Note on the material below: return exactly the lines from the line that holds "2、邵伯船闸工作人员在船闸现场指挥船舶有序过闸" through the line that holds "Portrait of a", and leave out each picture.

*** Data for review ***

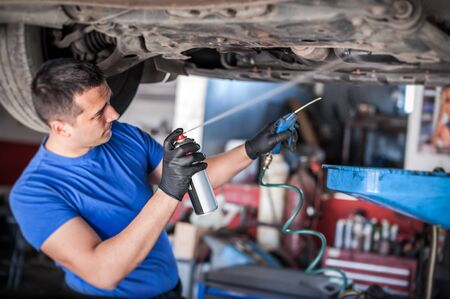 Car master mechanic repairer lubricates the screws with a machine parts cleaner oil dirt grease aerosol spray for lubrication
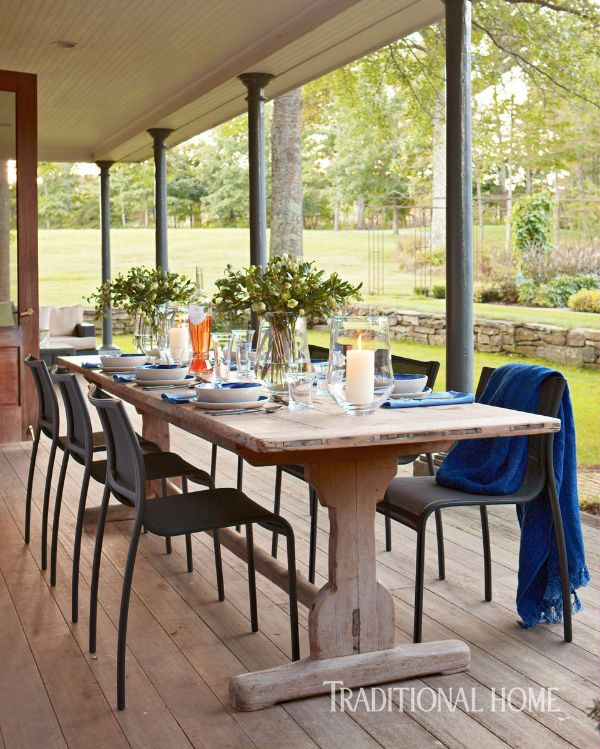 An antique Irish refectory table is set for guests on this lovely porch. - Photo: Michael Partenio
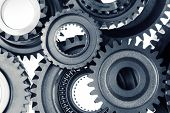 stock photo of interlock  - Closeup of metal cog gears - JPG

***
*** Data for review ***

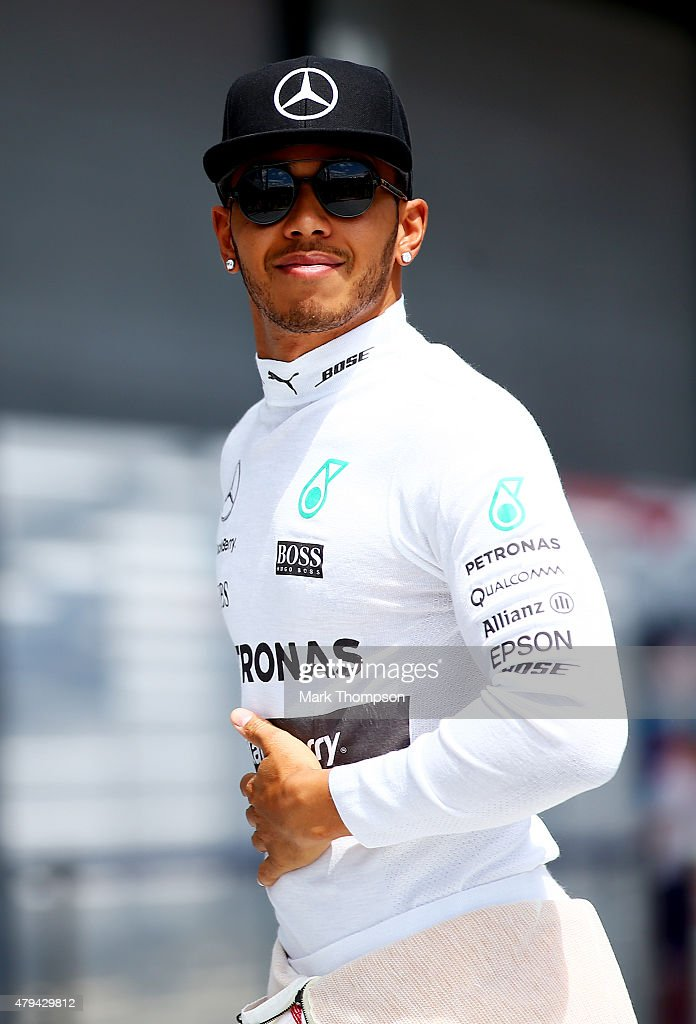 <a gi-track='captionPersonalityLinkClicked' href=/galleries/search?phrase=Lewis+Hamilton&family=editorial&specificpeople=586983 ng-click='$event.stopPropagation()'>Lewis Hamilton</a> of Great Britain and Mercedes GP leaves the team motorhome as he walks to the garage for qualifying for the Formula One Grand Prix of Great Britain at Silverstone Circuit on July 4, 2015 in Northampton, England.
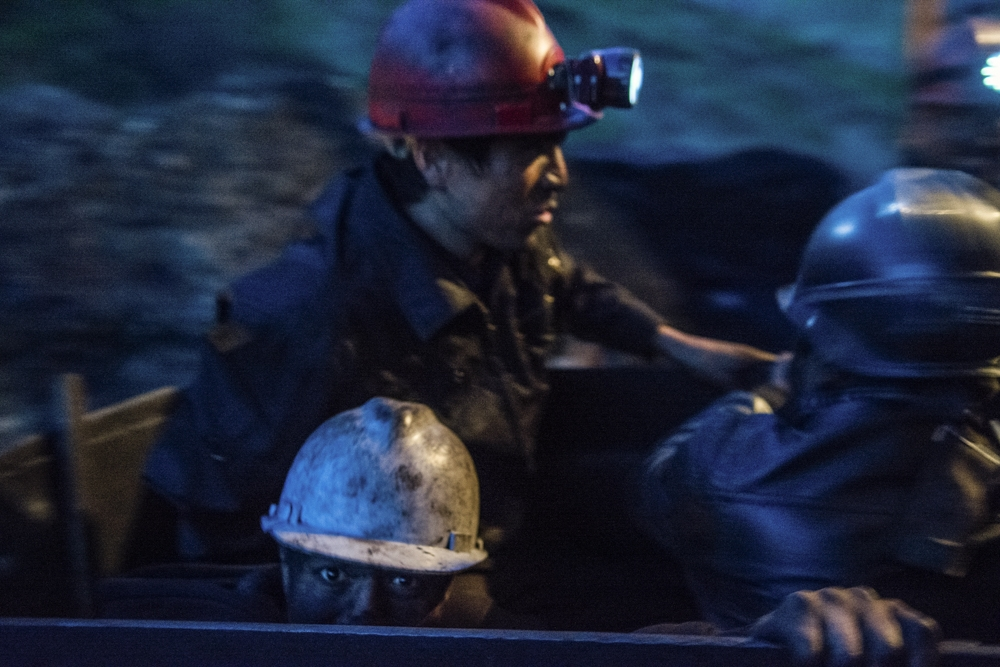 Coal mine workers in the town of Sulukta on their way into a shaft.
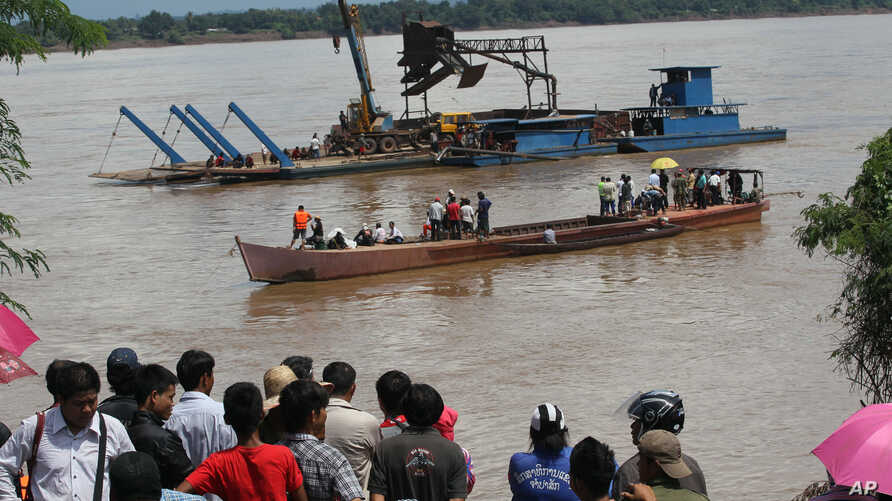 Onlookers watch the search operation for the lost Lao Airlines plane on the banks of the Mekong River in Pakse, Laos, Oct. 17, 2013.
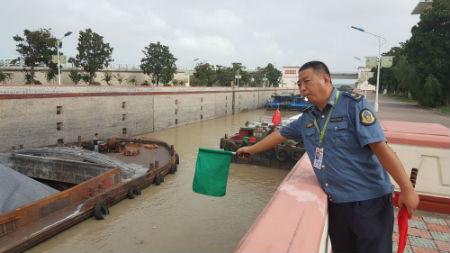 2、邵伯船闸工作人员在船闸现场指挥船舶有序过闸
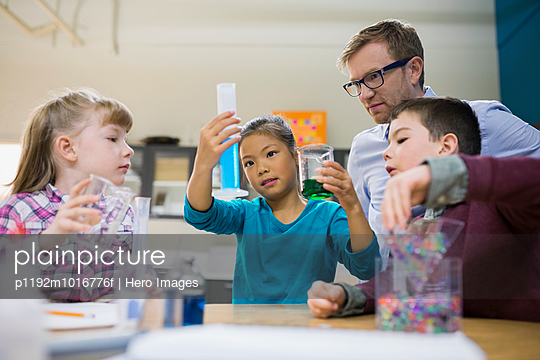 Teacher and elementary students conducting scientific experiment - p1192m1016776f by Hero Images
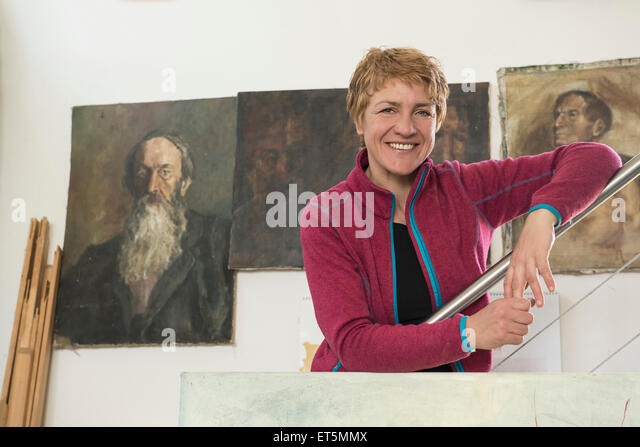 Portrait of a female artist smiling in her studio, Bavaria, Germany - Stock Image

***

Solved problem ->
 2、邵伯船闸工作人员在船闸现场指挥船舶有序过闸
 Teacher and elementary students conducting scientific experiment - p1192m1016776f by Hero Images
 Portrait of a female artist smiling in her studio, Bavaria, Germany - Stock Image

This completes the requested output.